PROVIDED TEXT Block Start

Pig out on this Las Vegas treat

Les Gambas

Seafood is a Robuchon specialty and his ability to prepare fish in a new and unique way inspired chef Gordon Ramsay to add his crispy skin salmon to the menu. Les Gambas is a selection of blue rock shrimp served “a la plancha” or grilled. The shrimp are paired with a salad of fresh spring greens, tomatoes and a side of fresh mozzarella.

A fishy treat to remember your time in Las Vegas

Les Choux

For the vegetarian option, Robuchon pays respect to the fresh vegetables and treats them with the same care and dedication as a meat or fish entree. Les Choux consists of a Cauliflower salad served with a sweet and sour vinaigrette and peanut tuile. At just $28 dollars, it is one of the cheaper menu options for L’atelier de Joël Robuchon as well.

A taste sensation that won’t hurt the waistline!

PROVIDED TEXT Block End
GIVEN RECORDS Block Start

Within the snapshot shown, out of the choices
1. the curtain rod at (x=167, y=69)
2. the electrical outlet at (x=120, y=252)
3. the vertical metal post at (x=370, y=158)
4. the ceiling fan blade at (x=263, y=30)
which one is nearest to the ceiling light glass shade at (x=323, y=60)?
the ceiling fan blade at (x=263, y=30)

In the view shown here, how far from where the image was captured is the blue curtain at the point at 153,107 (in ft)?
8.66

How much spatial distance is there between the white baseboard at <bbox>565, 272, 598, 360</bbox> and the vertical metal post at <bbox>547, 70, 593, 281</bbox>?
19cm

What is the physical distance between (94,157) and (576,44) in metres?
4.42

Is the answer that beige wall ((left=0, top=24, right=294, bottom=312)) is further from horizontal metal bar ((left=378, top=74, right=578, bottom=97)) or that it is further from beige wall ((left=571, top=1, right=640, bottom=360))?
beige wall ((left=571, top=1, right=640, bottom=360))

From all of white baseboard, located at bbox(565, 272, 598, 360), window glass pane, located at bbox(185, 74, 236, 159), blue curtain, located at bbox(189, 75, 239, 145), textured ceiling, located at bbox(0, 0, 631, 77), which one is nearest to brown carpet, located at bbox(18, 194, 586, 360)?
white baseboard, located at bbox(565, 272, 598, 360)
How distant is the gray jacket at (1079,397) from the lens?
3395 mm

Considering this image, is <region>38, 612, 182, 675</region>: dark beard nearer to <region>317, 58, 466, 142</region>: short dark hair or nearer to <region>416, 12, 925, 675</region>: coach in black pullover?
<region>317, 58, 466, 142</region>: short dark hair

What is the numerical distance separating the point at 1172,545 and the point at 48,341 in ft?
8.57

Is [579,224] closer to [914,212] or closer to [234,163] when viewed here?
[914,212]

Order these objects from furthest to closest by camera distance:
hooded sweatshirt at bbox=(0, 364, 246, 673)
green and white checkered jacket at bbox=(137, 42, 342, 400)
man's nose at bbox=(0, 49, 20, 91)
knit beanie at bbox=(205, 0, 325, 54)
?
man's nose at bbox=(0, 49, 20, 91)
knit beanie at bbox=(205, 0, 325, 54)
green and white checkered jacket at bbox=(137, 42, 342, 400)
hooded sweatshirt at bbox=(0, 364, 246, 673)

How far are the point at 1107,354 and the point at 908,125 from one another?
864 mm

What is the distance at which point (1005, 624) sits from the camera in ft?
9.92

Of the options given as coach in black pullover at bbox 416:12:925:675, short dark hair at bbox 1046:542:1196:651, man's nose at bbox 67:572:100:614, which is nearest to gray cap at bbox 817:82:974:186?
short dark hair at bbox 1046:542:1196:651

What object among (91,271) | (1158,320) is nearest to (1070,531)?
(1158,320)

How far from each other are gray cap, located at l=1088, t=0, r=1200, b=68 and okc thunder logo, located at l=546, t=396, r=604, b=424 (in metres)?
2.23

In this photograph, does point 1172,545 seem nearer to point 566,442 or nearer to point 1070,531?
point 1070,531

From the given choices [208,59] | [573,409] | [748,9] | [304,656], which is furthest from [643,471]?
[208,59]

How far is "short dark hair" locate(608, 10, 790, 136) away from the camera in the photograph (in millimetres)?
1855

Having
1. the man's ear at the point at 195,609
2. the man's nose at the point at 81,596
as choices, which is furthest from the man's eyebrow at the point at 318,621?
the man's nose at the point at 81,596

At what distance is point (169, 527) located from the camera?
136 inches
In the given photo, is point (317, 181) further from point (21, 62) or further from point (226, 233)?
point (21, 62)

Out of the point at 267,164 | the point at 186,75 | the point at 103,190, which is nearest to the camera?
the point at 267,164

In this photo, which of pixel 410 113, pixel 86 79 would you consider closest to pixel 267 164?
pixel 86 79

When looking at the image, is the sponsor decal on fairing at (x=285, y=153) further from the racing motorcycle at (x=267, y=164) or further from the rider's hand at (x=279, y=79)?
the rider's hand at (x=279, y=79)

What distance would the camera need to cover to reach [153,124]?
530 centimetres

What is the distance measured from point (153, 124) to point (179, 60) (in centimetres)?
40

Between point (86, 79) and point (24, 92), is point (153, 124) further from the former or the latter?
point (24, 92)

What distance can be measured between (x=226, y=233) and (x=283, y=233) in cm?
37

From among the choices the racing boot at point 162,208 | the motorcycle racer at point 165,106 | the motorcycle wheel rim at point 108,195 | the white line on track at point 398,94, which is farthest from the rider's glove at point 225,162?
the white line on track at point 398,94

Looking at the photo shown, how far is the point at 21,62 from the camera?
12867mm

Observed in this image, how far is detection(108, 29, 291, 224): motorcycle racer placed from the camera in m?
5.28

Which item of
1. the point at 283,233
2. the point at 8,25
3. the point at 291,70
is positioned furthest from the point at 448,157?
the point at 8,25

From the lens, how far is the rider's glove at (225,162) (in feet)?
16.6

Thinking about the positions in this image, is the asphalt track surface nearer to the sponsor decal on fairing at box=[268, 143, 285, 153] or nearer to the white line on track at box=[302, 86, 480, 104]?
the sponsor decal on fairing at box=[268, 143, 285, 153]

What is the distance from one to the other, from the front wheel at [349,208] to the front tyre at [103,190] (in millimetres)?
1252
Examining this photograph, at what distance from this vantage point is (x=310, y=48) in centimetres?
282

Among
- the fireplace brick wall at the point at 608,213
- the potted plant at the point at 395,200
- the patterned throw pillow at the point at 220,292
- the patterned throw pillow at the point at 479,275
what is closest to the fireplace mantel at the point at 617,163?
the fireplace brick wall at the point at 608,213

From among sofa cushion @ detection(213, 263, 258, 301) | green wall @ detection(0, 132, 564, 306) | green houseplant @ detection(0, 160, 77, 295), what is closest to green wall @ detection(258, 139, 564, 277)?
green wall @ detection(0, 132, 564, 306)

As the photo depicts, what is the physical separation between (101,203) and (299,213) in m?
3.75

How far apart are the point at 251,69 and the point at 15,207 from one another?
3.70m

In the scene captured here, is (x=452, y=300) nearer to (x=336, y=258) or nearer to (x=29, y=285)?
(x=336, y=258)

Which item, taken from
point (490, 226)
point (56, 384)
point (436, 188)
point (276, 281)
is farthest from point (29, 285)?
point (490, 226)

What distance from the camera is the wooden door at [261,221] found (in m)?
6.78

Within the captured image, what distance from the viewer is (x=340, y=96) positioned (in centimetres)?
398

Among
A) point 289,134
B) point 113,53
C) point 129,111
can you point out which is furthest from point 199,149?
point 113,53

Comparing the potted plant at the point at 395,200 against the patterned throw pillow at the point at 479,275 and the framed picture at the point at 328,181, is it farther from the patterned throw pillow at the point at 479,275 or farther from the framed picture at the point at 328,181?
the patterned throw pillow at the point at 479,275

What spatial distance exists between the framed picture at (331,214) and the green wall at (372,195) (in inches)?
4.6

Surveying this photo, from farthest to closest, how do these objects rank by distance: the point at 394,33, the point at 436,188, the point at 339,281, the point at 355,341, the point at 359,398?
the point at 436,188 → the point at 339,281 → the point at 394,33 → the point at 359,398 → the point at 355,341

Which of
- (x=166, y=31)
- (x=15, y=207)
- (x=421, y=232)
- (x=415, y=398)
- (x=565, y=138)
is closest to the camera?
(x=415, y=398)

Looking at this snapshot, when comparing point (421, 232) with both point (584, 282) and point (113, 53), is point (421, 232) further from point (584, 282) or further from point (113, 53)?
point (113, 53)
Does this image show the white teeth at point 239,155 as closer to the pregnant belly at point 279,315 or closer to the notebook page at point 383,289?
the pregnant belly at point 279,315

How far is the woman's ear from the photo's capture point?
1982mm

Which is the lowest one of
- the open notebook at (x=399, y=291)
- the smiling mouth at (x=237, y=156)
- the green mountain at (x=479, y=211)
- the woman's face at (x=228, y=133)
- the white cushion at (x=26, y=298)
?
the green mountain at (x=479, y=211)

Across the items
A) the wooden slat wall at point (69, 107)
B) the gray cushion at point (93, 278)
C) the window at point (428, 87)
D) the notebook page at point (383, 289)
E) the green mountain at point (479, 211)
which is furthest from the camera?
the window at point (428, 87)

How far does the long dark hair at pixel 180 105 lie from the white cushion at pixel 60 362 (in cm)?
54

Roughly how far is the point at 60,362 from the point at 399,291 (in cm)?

GIVEN RECORDS Block End

Please reproduce the Robuchon menu text word for word, starting at "For the vegetarian" and ending at "Robuchon as well.". The lines are separate material and have no connection to the text above them.

EXERCISE RESULT:
For the vegetarian option, Robuchon pays respect to the fresh vegetables and treats them with the same care and dedication as a meat or fish entree. Les Choux consists of a Cauliflower salad served with a sweet and sour vinaigrette and peanut tuile. At just $28 dollars, it is one of the cheaper menu options for L’atelier de Joël Robuchon as well.